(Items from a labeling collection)
[Start]

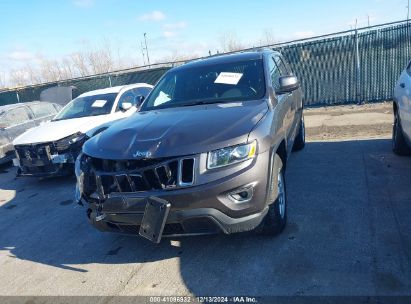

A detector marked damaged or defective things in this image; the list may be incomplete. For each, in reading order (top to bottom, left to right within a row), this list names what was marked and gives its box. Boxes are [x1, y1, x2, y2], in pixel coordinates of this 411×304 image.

crumpled front hood [13, 115, 114, 146]
crumpled front hood [84, 101, 270, 160]
damaged jeep grand cherokee [75, 50, 304, 245]
broken headlight [209, 141, 258, 170]
front bumper damage [76, 151, 272, 243]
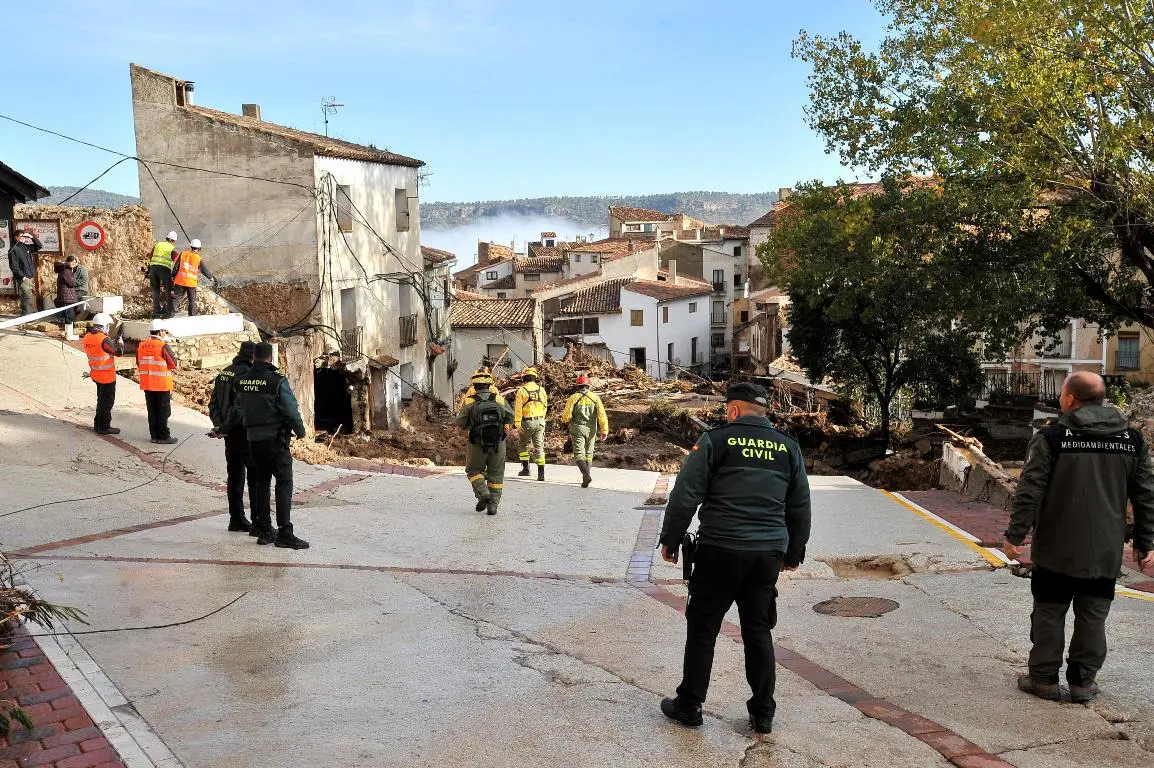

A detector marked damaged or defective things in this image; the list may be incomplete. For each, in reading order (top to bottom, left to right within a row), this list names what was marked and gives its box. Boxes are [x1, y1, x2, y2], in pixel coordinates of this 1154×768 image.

damaged stone building [128, 62, 447, 426]
broken window [334, 185, 350, 231]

[End]

Could you rewrite all the records above with "detector" renamed to "labeler" everywhere and everything else unchanged, leaving out the pictures?

OUTPUT FOR THIS EXERCISE
A labeler marked damaged or defective things in this image; the list may be incomplete. For each, in reading order (top to bottom, left to right within a row), this list names what was marked and gives its box. Boxes are [x1, y1, x2, y2], in pixel coordinates of this 411×304 image.

crumpled front hood [13, 115, 114, 146]
crumpled front hood [84, 101, 270, 160]
damaged jeep grand cherokee [75, 50, 304, 245]
broken headlight [209, 141, 258, 170]
front bumper damage [76, 151, 272, 243]

A labeler marked damaged or defective things in this image; the list may be incomplete. For each, in reading order (top to bottom, left to right within a row), this list names what was marked and gives its box. Boxes are [x1, y1, x2, y2], in pixel coordinates of this 1154×768 image.

damaged stone building [128, 62, 447, 426]
broken window [334, 185, 350, 231]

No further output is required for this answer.